当她发现来的不是那个让她着迷的水兵,而是一个喧闹的团伙时,她被惊得向后退缩。她颤抖地看着他们靠近了。他们认出了她,把大门包围起来——像是在搞军事演练,他们摘下帽子,在一片欢闹声中做着自我介绍。
她无法听清他们报上的名字,她扫视着那几个年轻人,然后逐个地端详着他们顽皮的、略带稚气的笑脸,试图从中找出她梦中的王子——她突然明白了一切。她心仪的水兵是不存在的——那个“他”不过是她脑袋中的幻影。那个“他”是不固定的,从来就不是同一个人,也许连飞艇都不是同一艘。
“真是耻辱,天哪!我对那么多人招过手。”她感觉自己被一种假象欺骗,每天向那么多不同的年轻人传递最甜蜜的心愿。在他们的微笑中,在他们对共同的恋人、对已经成为基地一部分的橘子姑娘说出的热情洋溢的话语中,她能感觉到的只有耻笑和骄横的亲切……他们显然把她当成了随随便便就会爱上过路水兵——不管他是谁——的女孩儿们中的一个,显然他们是这么想的……我的天哪!

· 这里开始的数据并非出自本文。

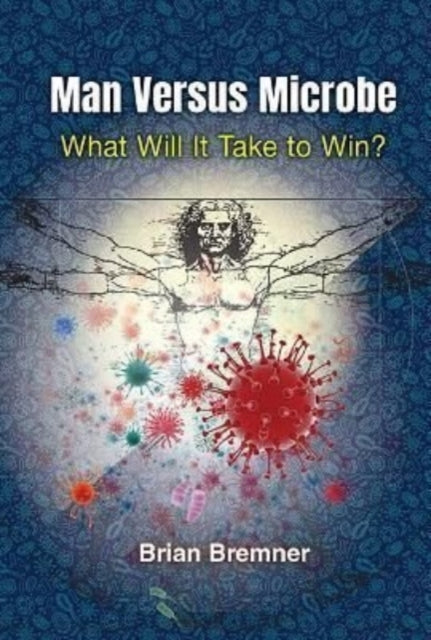 Book cover of: Man Versus Microbe: What Will It Take To Win?. By: Brian Bremner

那几个年轻人,由于光线昏暗,又或者是根本不在乎别人的感受,他们没注意到小女友圆脸蛋上忧伤和吃惊的表情。当他们中的一个弯下腰,向她伸出胳膊时,只见她身子向后躲闪,羞怯地嘟哝道:
“对不起,是个误会,误会……”
看见她扭头跑了,开始是慢慢地,然后是不顾一切地跑,小伙子们更加疑惑不解了。他们怎么也想不到她会跑回房间把自己关起来,咬着枕头哭泣,流下最伤心的热泪。
他们再也没见到她出现在橘园里。尽管他们还会投下一些礼物,但他们看见那些东西长时间被遗忘在地上——其中一些被流浪儿们捡走了。